Objective | Extract the material between the lines holding "As evidenced by" and "What is the", inclusive, and reproduce those lines verbatim.

══════════

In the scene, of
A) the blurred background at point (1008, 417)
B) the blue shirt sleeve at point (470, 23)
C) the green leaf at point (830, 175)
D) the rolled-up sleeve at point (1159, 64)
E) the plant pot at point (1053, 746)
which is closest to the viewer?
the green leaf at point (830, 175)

══════════

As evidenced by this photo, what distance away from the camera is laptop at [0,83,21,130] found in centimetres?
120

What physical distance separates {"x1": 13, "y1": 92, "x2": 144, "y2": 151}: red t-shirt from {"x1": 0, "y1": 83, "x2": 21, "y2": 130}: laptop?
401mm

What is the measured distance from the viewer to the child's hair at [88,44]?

══════════

Answer for the task |
As evidenced by this photo, what distance away from the camera is laptop at [0,83,21,130] found in centimetres?
120

What physical distance separates {"x1": 13, "y1": 92, "x2": 144, "y2": 151}: red t-shirt from {"x1": 0, "y1": 83, "x2": 21, "y2": 130}: laptop?
401mm

What is the measured distance from the viewer to the child's hair at [88,44]?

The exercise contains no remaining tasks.